S1, the first climb, could be anything from a ‘gravel road’ - which is pretty ambiguous - to something like a fire-road. I’d not be the best climber either way, so I’d need to run tires that rolled fast enough not to cost me too much. My 46x42 climbing gear would be fine, given my recent experience around home on it.

S2 and S3 seemed to favour an aero position and fast tires. I’d probably lose time on S1 and have to try to take it back on S2. S3 would be too short to see big time gaps, and didn’t seem like it would be much of a factor.

S4 would be a proper trail, and I’d probably need to try to take the top time there to have a chance of winning. My tires would have to be robust enough for whatever I faced while fatigued and pushing my pace.

I wasn’t concerned about making it through the 110km route, but oriented myself around the 4 segments alone.

What was the course really like?

I mean, c’mon! That shit wasn’t rideable. Nobody could ride that. I didn’t sign up for a walk with my bike; that isn’t a gravel route. WTF?!

More or less, that’s a quote. I’m not going to say from whom, unless he reads this and tells me to name him.

What I can tell you is that I didn’t say it (obviously), nor did Charles Downey or LP Landry, the buddies I rode the event with. We all thought the route was pretty dope. Hard, yeah. LP walked a bunch, while Charles and I worked hard to avoid putting a foot down in error all day; he won: zero to my one dab. Our bikes were quite well-suited to the demands of the route, but that wasn’t true for the rider I quote above. Our experiences over the day shaped our rendering of the route. If it meshed with our ‘gravel bikes’, it would be appropriate to call it a ‘gravel route.’ If it didn’t mesh, it would be experienced as a ‘mountain bike route.’

I didn’t know it was possible to ride so much sand outside of a desert. While this might sound agonizing, it wasn’t necessarily so. We covered a whole heck of a lot of ‘fire-road’, a bunch of singletrack, and very little pavement over the day. Lots of the route was loose, with rounded rocks; not terribly punishing in terms of shock and vibration into the body. One particular stretch of singletrack was essentially a sand spine, which was bizarre. It was also a fun challenge to ride clean. Late into the day, a loose descent was right up there with the gnarilest I’ve ever ridden on a drop-bar bike.

What to produce: Copy out the gravel race text starting at "S4 would be" and ending at "course really like?", renaming "route" as "course" throughout. Work only from the text about the gravel race route.

Information supplied:
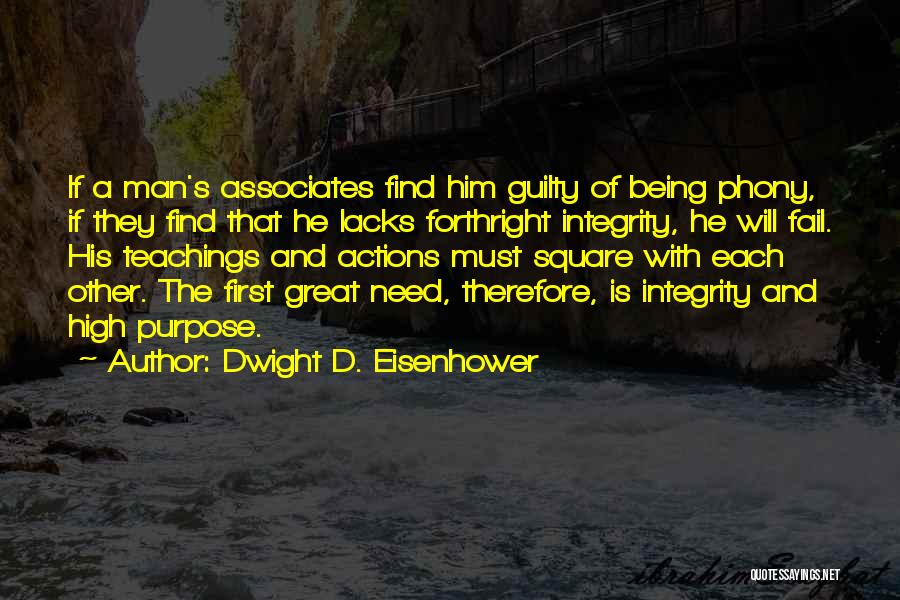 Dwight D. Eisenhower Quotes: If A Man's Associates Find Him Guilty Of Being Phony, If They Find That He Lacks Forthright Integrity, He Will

Written answer:
S4 would be a proper trail, and I’d probably need to try to take the top time there to have a chance of winning. My tires would have to be robust enough for whatever I faced while fatigued and pushing my pace.

I wasn’t concerned about making it through the 110km course, but oriented myself around the 4 segments alone.

What was the course really like?